St. Luke's Boys' High School, Kimilili is a provincial, public, boys' high school located in Kimilili, near Bungoma in Kenya's Western Province. It was known as Kimilili Boys' High School until January 2009.

Motto
"Discipline, hard work and success."

History
The school was opened on 2 June 1968, at around 8:30 AM. Officially, it operated "illegally" until August of that year, which led to its closure by the AEO of the area. The Ministry of Education Permanent Secretary then helped in restarting and re-registering the school.

The school was initially mixed, the first students being 35 boys and 5 girls.

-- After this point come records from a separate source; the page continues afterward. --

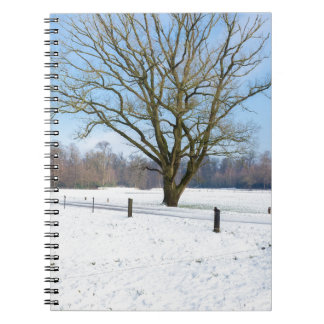 Snowy winter landscape with bare tree and blue sky notebook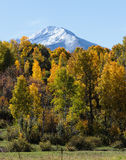 Colorado Autumn Scenic Beauty. Autumn colors create a unique scenic beauty in the Rocky Mountains of Colorado Royalty Free Stock Photos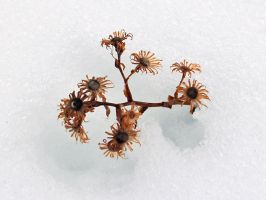 Cold Flower by chribob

The first headboy was Joseph Simiyu Wachilonga, and the first headgirl was Eunice Nelima Werangai.

Principals
 Henry Makila – 1968–1969
 J. L. Wanakai – 1969–1975
 John O Were – 1976–1987
 Mathew Bigambo – 1987–1989
 Meshack L'Lanziva – 1990–2001
 John Khisa –2003 – September 2007
 Patrick Wandili – since September 2007 to Dec 2017; Mr. Wandili was deputy principal under Mr. Khisa and assumed the role of head after his retirement.
 Nyariki Zachary - former Chief Principal -[Since December 2017]- formerly at Cardinal Otunga High School Mosocho -Kisii County.

Uniform
Official wear
 White long or short-sleeved shirt for normal students, while blue for prefects
 Black trouser
 Maroon tie
 Maroon pullover
 Maroon sleeveless sweater with school badge
 Maroon blazer with stripes for prefects
 Grey socks
 Black shoes

Sports wear
 Sneakers
 Socks
 Choice of grey, yellow, white, purple or green T-shirts (with dorm name on the back) depending on one's dormitory
 Black shorts

Sports
The school's main trophy magnet is handball. It qualifies for the East and Central Africa Sports Competition every year.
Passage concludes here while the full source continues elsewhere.